After rescuing the beautiful princess, Super Mario needs to find a way home -- with the princess of course :-) He's very familiar with the 'Super Mario World', so he doesn't need a map, he only needs the best route in order to save time.
There are A Villages and B Castles in the world. Villages are numbered 1..A, and Castles are numbered A+1..A+B. Mario lives in Village 1, and the castle he starts from is numbered A+B. Also, there are two-way roads connecting them. Two places are connected by at most one road and a place never has a road connecting to itself. Mario has already measured the length of every road, but they don't want to walk all the time, since he walks one unit time for one unit distance(how slow!).

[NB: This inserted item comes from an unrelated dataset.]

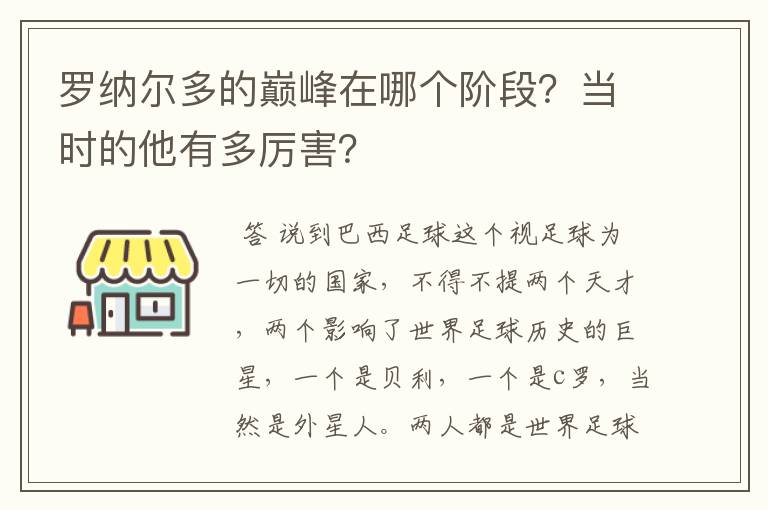 罗纳尔多的巅峰在哪个阶段？当时的他有多厉害？

答 说到巴西足球这个视足球为一切的国家，不得不提两个天才，两个影响了世界足球历史的巨星，一个是贝利，一个是C罗，当然是外星人。两人都是世界足球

Luckily, in the Castle where he saved the princess, Mario found a magic boot. If he wears it, he can super-run from one place to another IN NO TIME. (Don't worry about the princess, Mario has found a way to take her with him when super-running, but he wouldn't tell you :-P)
Since there are traps in the Castles, Mario NEVER super-runs through a Castle. He always stops when there is a castle on the way. Also, he starts/stops super-runnings ONLY at Villages or Castles.
Unfortunately, the magic boot is too old, so he cannot use it to cover more than L kilometers at a time, and he cannot use more than K times in total. When he comes back home, he can have it repaired and make it usable again.
Input
The first line in the input contains a single integer T, indicating the number of test cases. (1<=T<=20) Each test case begins with five integers A, B, M, L and K -- the number of Villages, the number of Castles(1<=A,B<=50), the number of roads, the maximal distance that can be covered at a time(1<=L<=500), and the number of times the boot can be used. (0<=K<=10) The next M lines each contains three integers Xi, Yi, Li. That means there is a road connecting place Xi and Yi. The distance is Li, so the walk time is also Li. (1<=Li<=100)
Output
For each test case in the input print a line containing a single integer indicating the minimal time needed to go home with the beautiful princess. It's guaranteed that Super Mario can always go home.
Sample Input
1
4 2 6 9 1
4 6 1
5 6 10
4 5 5
3 5 4
2 3 4
1 2 3
Sample Output
9
Source: OIBH Reminiscence Programming Contest
//floyd+dp
//先求出任意2点之间的最短距离
//dp[i][j]代表通过前i-1个点走到第 i 点,用了j次鞋子的最小时间;
//can[i][j]=1 代表该2点可以用鞋子到达
#include <iostream>
#include <stdio.h>
#include <queue>
#include <stack>
#include <set>
#include <vector>
#include <math.h>
#include <string.h>
#include <algorithm>
using namespace std;
#define N 102
#define Max 1000000000
int map[N][N];
bool can[N][N];
int dp[N][11];
int main()
{
int T;
int A,B,M,L,K;
int n;
int i,j,k;
scanf("%d",&T);
while(T--)
{
scanf("%d %d %d %d %d",&A,&B,&M,&L,&K);
n=A+B;
for(i=1;i<=n;i++)
for(j=1;j<=n;j++)
map[i][j]=Max,can[i][j]=0;
while(M--)
{
scanf("%d %d %d",&i,&j,&k);
map[i][j]=map[j][i]=k;
if(map[i][j]<=L)
can[i][j]=can[j][i]=1;
}
for(k=1;k<=n;k++)
for(i=1;i<=n;i++)
for(j=1;j<=n;j++)
if(map[i][j]>map[i][k]+map[k][j])
{
map[i][j]=map[i][k]+map[k][j];
if(k<=A&&map[i][j]<=L)
can[i][j]=1;
}
// memset(dp,0,sizeof(dp));
for(i=1;i<=n;i++)
dp[i][0]=map[1][i];
dp[1][0]=0;
int temp;
for(i=2;i<=n;i++)
{
for(j=1;j<=K;j++)
{
temp=Max;
for(k=1;k<i;k++)
if(can[k][i])
{
temp=min(temp,min(dp[k][j-1],dp[k][j]+map[k][i]));
}
else
temp=min(temp,dp[k][j]+map[k][i]);
dp[i][j]=temp;
}
}
printf("%d\n",dp[n][K]);
}
return 0;
}